I’ll admit I was pleasantly surprised at how much I enjoyed that first cruise. The onboard Internet café made it easy for me to stay in touch with the departmental chair at the college, and the cell phone connectivity gave us the peace of mind knowing that we could check in with the dog sitter periodically while we were away. Onboard the ship, the theatre where the main stage shows were presented seemed well-equipped with the latest in sound and lighting technology, and we enjoyed the evening shows featuring singers and dancers in musical revues, comics, and sleight-of-hand artists.
Gretchen had showed me how we can look up the shore excursions available at each port on the cruise itinerary. In addition, there are a lot of cruise discussion boards, such as those on Frommers.com, where cruisers post their feedback on what to see and do when in port. So even the time away from the ship was enjoyable.
Back on land I was in awe of all the technology on and around these floating islands – and every cruise we have taken since has raised my curiosity about what makes these giants tick. I am far from being a technologist but have some sense of the satellites and routers which would allow us to stay connected while at sea. I can only imagine the sophisticated gear the captain utilizes to keep ship from harm’s way from weather and increasingly, pirates. Cruise lines aimed at families likely have far more digital entertainment than we would know what to do with. The Disney cruise ship (photo below) has an interactive play space—a scaled replica of the ship's bridge—which lets children steer a virtual ship, play videogames and a bunch of other stuff.Bet they become cruise fans for life!
The environmental and sanitation systems work flawlessly most of the time – bad PR around that would travel too fast. The kitchen and restaurant systems allow cruise lines to provide an amazingly customized set of meals – twenty years ago, the most choice was around dinner sitting times! And increasingly, there is emphasis on “green” – so next-generation waste treatment, more efficient heating/cooling. And so much other operational technology patrons are blissfully unaware of.
Last month, we took a Mediterranean cruise, sailing from the port of Venice, Italy, which called on ports in Croatia and Greece. We had completed our check-in forms online before leaving home, and the on-boarding process at the Venezia Passegieri Terminale went very smoothly as a result. We were out of there and on our way to lunch on the ship before Gretchen could even finish the glass of prosecco and canapé she’d been offered in the Preferred Customer exclusive check-in area.
I wonder how easy it would be check into the new Oasis of the Seas (see video below). with her 16 decks and ability to carry up to 5,400 guests.
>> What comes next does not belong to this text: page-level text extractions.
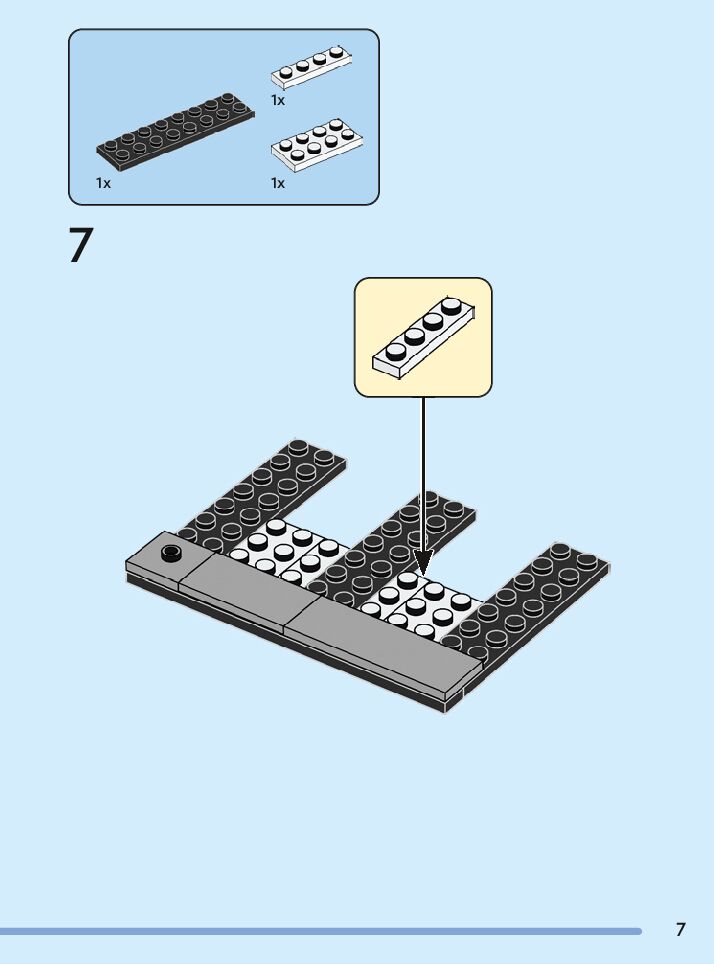 1x

1x

1x

7

7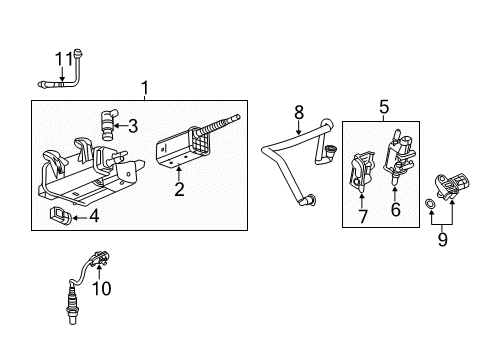 11
1
3
2
4
8
5
7
6
9
10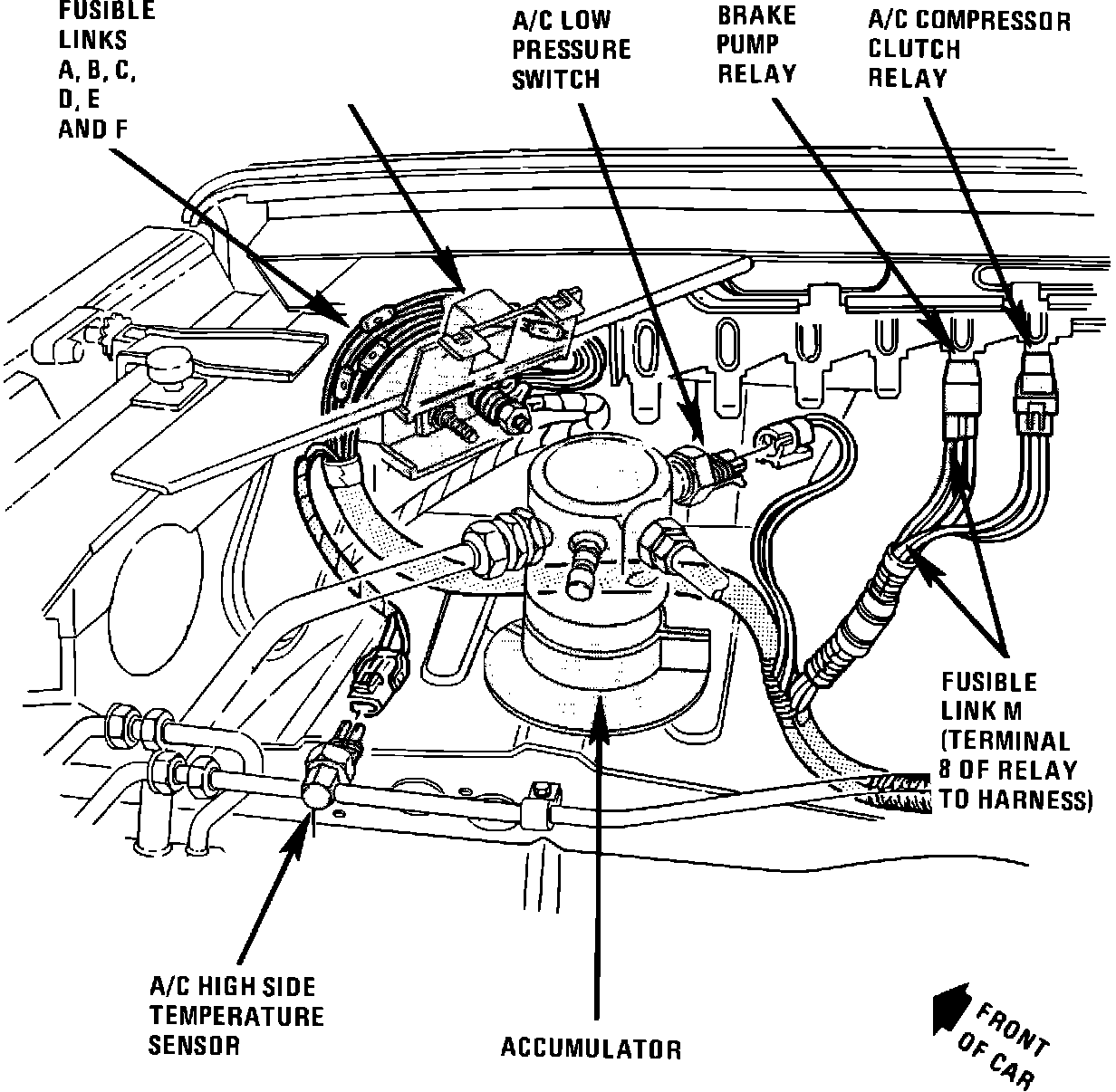 FUSIBLE LINKS A, B, C, D, E AND F

A/C LOW PRESSURE SWITCH

BRAKE PUMP RELAY

A/C COMPRESSOR CLUTCH RELAY

FUSIBLE LINK M (TERMINAL 8 OF RELAY TO HARNESS)

A/C HIGH SIDE TEMPERATURE SENSOR

ACCUMULATOR

FRONT OF CAR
Can you imagine the architectural technology which went into designing the themed areas on the ship mimicking Central Park, the Boardwalk, and the Royal Promenade?
On our recent cruise, I noticed more passengers than ever taking advantage of the Wi-Fi hot spots on the ship. We did not bring a lap top with us, but we had no problems checking email or updating Facebook and Twitter at the onboard Internet café. One slight glitch was that the CPUs on the onboard computers were in locked cabinets, so USB ports were not accessible. When the ship docked at Mykonos, Gretchen had to go ashore and find an Internet café in order to upload a photo from her digital camera to an online personalized post card service she had read about, HazelMail.com. I suspect that she will buy one of those small netbook computers before we sail from San Juan next May.
Yes, we have already booked our next cruise! We booked it with the “Loyalty Ambassador” onboard the ship. His computer had access to our entire cruise history, so he could see the kind of cabin we like to book, the dinner seating and table size we prefer, and our member numbers and status levels in the frequent cruiser club. Having all of that information made it easy for him to get us booked in one quick appointment. He had a confirmation of the booking and credit card deposit sent to our cabin the next day, and we were set.
And after that cruise? I know that, having conquered the rock wall on the last cruise, Gretchen is eager to try the onboard zip-lines offered on some of the newer ships - The Oasis described above has one 9 decks high.
Brave lady - I will stick to mini-golf!
You can safely bet that the cruise lines will continue to bring new technologies - adventuresome and less intense - to the world of cruising to enhance the customers’ vacation experiences and bring them back for more.”